Analysts bullish on Ganfeng Lithium shares

The Chinese group has become a significant global player in turning raw materials into battery-grade lithium compounds. In the first quarter of the year, the group’s operating income increased 233.9% to RMB5.4bn as lithium prices soared, while earnings per share grew 580.6% to RMB2.45. Prices for the metal have grown more than 13 times in the past two years, which has helped to boost the group’s margins.

The group has been seeking to cement its international footprint following a series of global investments. In July, it agreed to acquire Argentinia-focused mining group Lithea for $962m. Last month, Ganfeng also completed its £190m takeover of UK firm Bacanora Lithium, which is developing the world’s largest lithium project in Mexico.

However, there are some concerns that the Chinese government will ask Ganfeng to prioritise Chinese EV makers if the supply of lithium is weak in the next few years.

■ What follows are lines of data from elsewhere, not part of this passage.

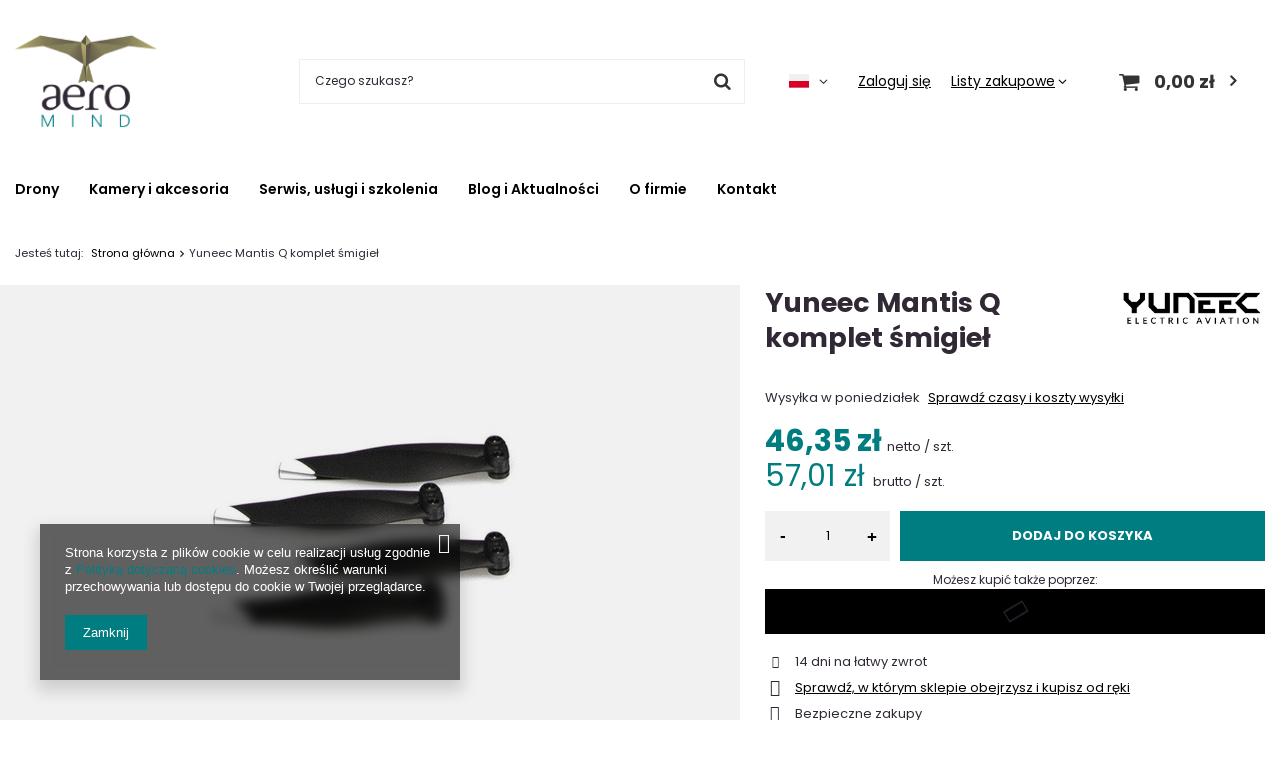

--- FILE ---
content_type: text/html; charset=utf-8
request_url: https://aeromind.pl/ajax/projector.php?action=get&product=2919&size=uniw&get=sizeavailability,sizedelivery,sizeprices
body_size: 371
content:
{"sizeavailability":{"delivery_days":"3","delivery_date":"2026-01-19","days":"0","sum":"1","visible":"n","status_description":"Produkt dost\u0119pny w bardzo ma\u0142ej ilo\u015bci","status_gfx":"\/data\/lang\/pol\/available_graph\/graph_1_1.png","status":"enable","minimum_stock_of_product":"1","shipping_time":{"days":"3","working_days":"1","hours":"0","minutes":"0","time":"2026-01-19 13:00","week_day":"1","week_amount":"0","today":"false"},"delay_time":{"days":"4","hours":"0","minutes":"0","time":"2026-01-20 15:22:54","week_day":"2","week_amount":"0","unknown_delivery_time":"false"}},"sizedelivery":{"undefined":"false","shipping":"20.00","shipping_formatted":"20,00 z\u0142","limitfree":"0.00","limitfree_formatted":"0,00 z\u0142","shipping_change":"20.00","shipping_change_formatted":"20,00 z\u0142","change_type":"up"},"sizeprices":{"value":"57.01","price_formatted":"57,01 z\u0142","price_net":"46.35","price_net_formatted":"46,35 z\u0142","vat":"23","worth":"57.01","worth_net":"46.35","worth_formatted":"57,01 z\u0142","worth_net_formatted":"46,35 z\u0142","basket_enable":"y","special_offer":"false","rebate_code_active":"n","priceformula_error":"false"}}

--- FILE ---
content_type: text/html; charset=utf-8
request_url: https://aeromind.pl/ajax/hotspots.php?action=get-hotspots-html&zones-names=products_associated_zone1,products_associated_zone2&components=products_associated_zone1,products_associated_zone2&zones-types=projector,projector&product=2919&products=
body_size: 572
content:
{"products_associated_zone1":"\n<section id=\"products_associated_zone1\" class=\"hotspot mb-5 --list col-12\"><h2><span class=\"headline\"><span class=\"headline__name\">Zobacz r\u00f3wnie\u017c<\/span><\/span><\/h2><div class=\"products d-flex flex-wrap\"><div class=\"product col-12 px-0 py-1 py-md-2 mb-2 mb-md-0 d-flex\"><a class=\"product__icon d-flex justify-content-center align-items-center align-self-md-center p-1 m-0\" data-product-id=\"2920\" href=\"\/product-pol-2920-Yuneec-Mantis-Q-Oslony-smigiel.html\" title=\"Yuneec Mantis Q Os\u0142ony \u015bmigie\u0142\"><img src=\"\/gfx\/standards\/loader.gif?r=1709832923\" class=\"b-lazy\" data-src-small=\"\/hpeciai\/a0dd1de88bf26bf004641f5bbb931795\/pol_is_Yuneec-Mantis-Q-Oslony-smigiel-2920jpg\" data-src=\"\/hpeciai\/5b9b6d92ab2af162e016d661ccb2abd5\/pol_il_Yuneec-Mantis-Q-Oslony-smigiel-2920jpg\" alt=\"Yuneec Mantis Q Os\u0142ony \u015bmigie\u0142\"><\/a><div class=\"product__wrapper pl-2 d-flex flex-column flex-md-row align-items-md-center\"><h3><a class=\"product__name mb-1 mb-md-0\" href=\"\/product-pol-2920-Yuneec-Mantis-Q-Oslony-smigiel.html\" title=\"Yuneec Mantis Q Os\u0142ony \u015bmigie\u0142\">Yuneec Mantis Q Os\u0142ony \u015bmigie\u0142<\/a><\/h3><div class=\"product__prices_wrapper d-md-flex flex-md-column align-items-md-end ml-md-auto --omnibus-new\"><div class=\"product__prices flex-md-row align-items-md-center\"><strong class=\"price --net\">49,50 z\u0142<span class=\"price_vat\"> netto<\/span><span class=\"price_sellby\"><span class=\"price_sellby__sep\">\/<\/span><span class=\"price_sellby__sellby\" data-sellby=\"1\">1<\/span><span class=\"price_sellby__unit\">szt.<\/span><\/span><\/strong><strong class=\"price\">60,89 z\u0142<span class=\"price_vat\"> brutto<\/span><span class=\"price_sellby\"><span class=\"price_sellby__sep\">\/<\/span><span class=\"price_sellby__sellby\" data-sellby=\"1\">1<\/span><span class=\"price_sellby__unit\">szt.<\/span><\/span><\/strong><\/div><\/div><a class=\"product__see d-none d-md-block\" href=\"\/product-pol-2920-Yuneec-Mantis-Q-Oslony-smigiel.html\">\n\t\t\t\t\t\t\t\t\t\t\t\tZobacz\n\t\t\t\t\t\t\t\t\t\t\t<\/a><\/div><\/div><\/div><\/section>\n","products_associated_zone2":""}

--- FILE ---
content_type: text/html; charset=utf-8
request_url: https://aeromind.pl/ajax/get.php
body_size: 234
content:
{"Wishlist":{"response":false,"error":0},"Snippets":{"response":{"items":{"7":{"version":["pc","smartfon","tablet"],"id":"7","type":"js2","region":"body_bottom","content":"\n<!-- Begin additional html or js -->\n\n\n<!--7|1|1-->\n<script>$('#projector_button_basket').click(function() {\r\n  $('body').removeClass('hide_alertek')\r\n});<\/script>\n\n<!-- End additional html or js -->\n"}}},"error":0},"ToplayersAndWidgets":{"response":{"items":[]},"error":0},"Comparers":{"response":{"attributes":{"count":"0","active":"n"}},"error":0}}

--- FILE ---
content_type: text/css
request_url: https://aeromind.pl/data/designs/6500271ad99ba6.75776012_7/gfx/pol/custom.css.gzip?r=1723210323
body_size: 16
content:
.hotspot .products.slick-initialized .slick-list{
flex:1;
}
.hotspot .products.slick-initialized .slick-track{
display:inline-flex;
min-width: 100%;
}
.hotspot .products.slick-initialized .product{
flex:0 0 auto;
box-sizing:content-box;
}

These fears, alongside slower Chinese demand for raw materials as its economy slows, have pushed its shares down slightly this year.

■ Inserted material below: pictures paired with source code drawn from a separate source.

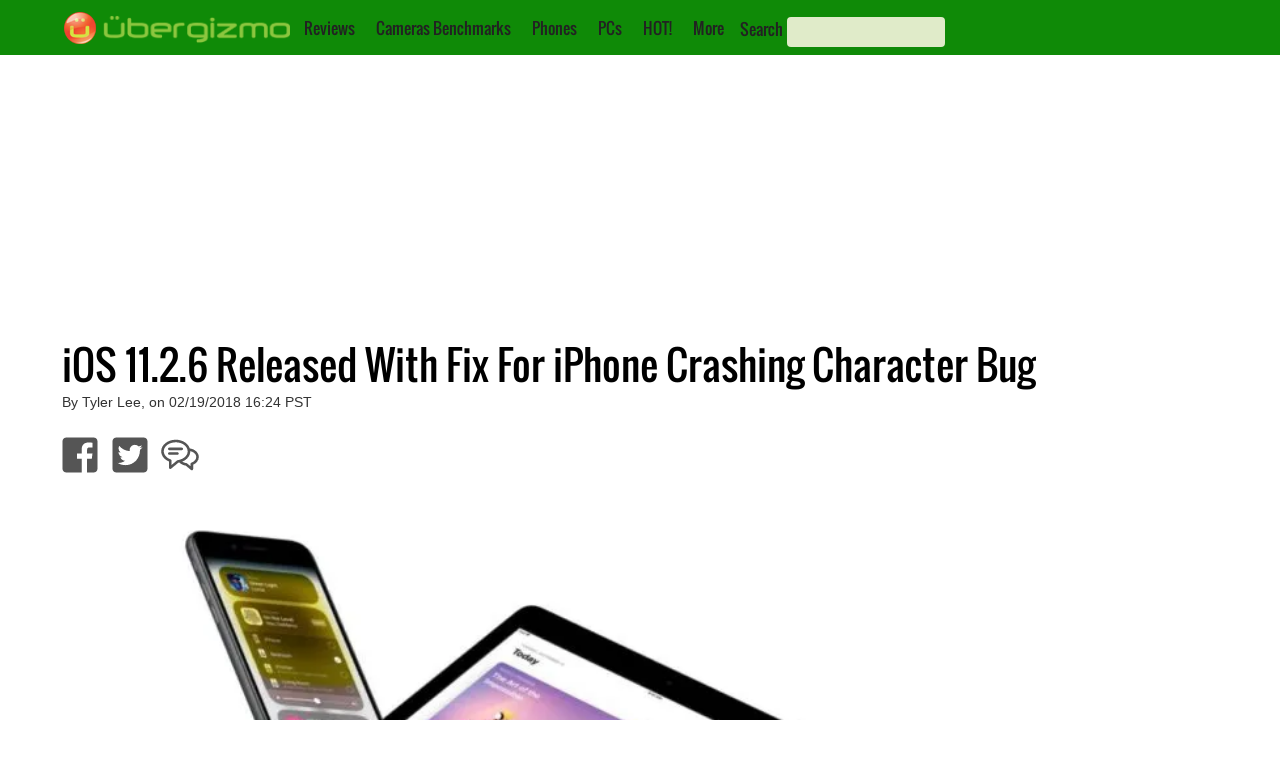

--- FILE ---
content_type: text/html; charset=utf-8
request_url: https://www.google.com/recaptcha/api2/aframe
body_size: 268
content:
<!DOCTYPE HTML><html><head><meta http-equiv="content-type" content="text/html; charset=UTF-8"></head><body><script nonce="VFEw1ECBe5m6eSPiiXVUSA">/** Anti-fraud and anti-abuse applications only. See google.com/recaptcha */ try{var clients={'sodar':'https://pagead2.googlesyndication.com/pagead/sodar?'};window.addEventListener("message",function(a){try{if(a.source===window.parent){var b=JSON.parse(a.data);var c=clients[b['id']];if(c){var d=document.createElement('img');d.src=c+b['params']+'&rc='+(localStorage.getItem("rc::a")?sessionStorage.getItem("rc::b"):"");window.document.body.appendChild(d);sessionStorage.setItem("rc::e",parseInt(sessionStorage.getItem("rc::e")||0)+1);localStorage.setItem("rc::h",'1769405914167');}}}catch(b){}});window.parent.postMessage("_grecaptcha_ready", "*");}catch(b){}</script></body></html>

Morgan Stanley recently picked Ganfeng as a share the banks thinks is set to outperform in the coming years, with a 58.8% potential upside. Alongside this, out of 11 analysts polled by the Financial Times, five gave the shares a ‘buy’ rating, with the remaining six thinking shares will ‘outperform’.

 

Albemarle: A favourite among lithium stocks

Albemarle, the US lithium producer which has Tesla [TSLA] and other carmakers as major customers, has been able to profit off strong demand for the metal. At its second quarter earnings update on 3 August, it reported net sales of $1.48bn, up 91% from the year before.

It was also able to revise guidance for the full year once again. The company now expects fiscal 2022 EBITDA to sit between $3.2bn and $3.5bn, which was an improvement from the previous guidance set in May of $2.2bn to $2.5bn. This strong performance and improved outlook have helped push the shares up 37.3% in the past six months to 31 August.

With demand for lithium expected to remain robust as EV production numbers rise, analysts have an optimistic outlook on the shares. Out of 25 analysts polled for the Financial Times, four gave a ‘buy’ rating, 11 ‘outperform’, eight ‘hold’ and the remaining two rated the stock an ‘underperform’.

Rio Tinto suffers as wider metal prices fall

Unlike Albemarle, Anglo-Australian miner Rio Tinto has not recorded soaring earnings this year. Instead, the miner has suffered from its large presence in several different commodities that have declined in value. While the price of lithium has remained relatively stable, metal prices in the company’s other operations have decreased as recession fears cause a slowdown in global demand.

Rio Tinto reported half-year underlying earnings of $8.6bn, which was down from a record $12.2bn in the year-ago period and failed to meet consensus expectations. The company, which prides itself on a high dividend, will pay out $4.3bn in dividends in 2022, down from $9.1bn in the year-ago period.

The company is expected to continue to struggle, with lower demand from China, the world’s largest metal consumer, forecasted to continue. Analysts offer a mixed outlook on Rio Tinto shares. Out of 25 analysts polled by the Financial Times, four rated the shares a ‘buy’, six ‘outperform’, 11 ‘hold’, three ‘underperform’ and one ‘sell’.